Yüz yüze bir sessizliği çoğaltıyoruz birlikte. Ülkem ve ben. Benim
gibi binler, yüz binler... Umudunu ve korkusunu yüreğinde bir ur
gibi büyütenler... Kimimiz bu urdan isyan ve lanet sözcüklerine
madde yazarak kurtulmaya çalışırken kibir tahtında kral oluyor.

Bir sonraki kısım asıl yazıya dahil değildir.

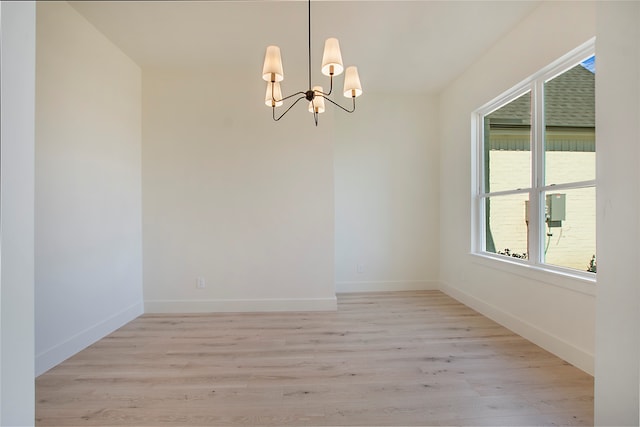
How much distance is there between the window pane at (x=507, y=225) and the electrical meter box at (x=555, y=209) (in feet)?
0.82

Memnuniyetsiz, tatminsiz, aynı oyuğu eşeleyip duruyoruz, adına
ilerleme diyerek. Kimimiz de bağlılık sadakat ve tevazu içinde
söylediklerinden çok sustuğu dillerde yaşıyor. Yaşatmaya
çalışıyor.
Çocukken tek kişilik bir aileydim, İstanbul'un serin yaz
ikindileriyle, habire kırılan kaldırım taşlarıyla, Boğaz'ın
balıkçıllarıyla konuşurdum, seher rüzgarıyla gelen dualara amin
derdim. Yalnızlıkla öyle çok sınandım ki, yetişkinliğe geçtikçe
bunun ne büyük bir nimet olduğunu her seferinde bedel ödeterek
öğretti bana yaşadıklarım. Farklı kesim ve cemaatlerin durmadan
birbirine düştüğü ve düşürüldüğü bir yerde 'münferit' olmanın
olumsuz olduğu kadar olumlu yanlarını da aşındırdı çünkü benim gibi
pek çokları.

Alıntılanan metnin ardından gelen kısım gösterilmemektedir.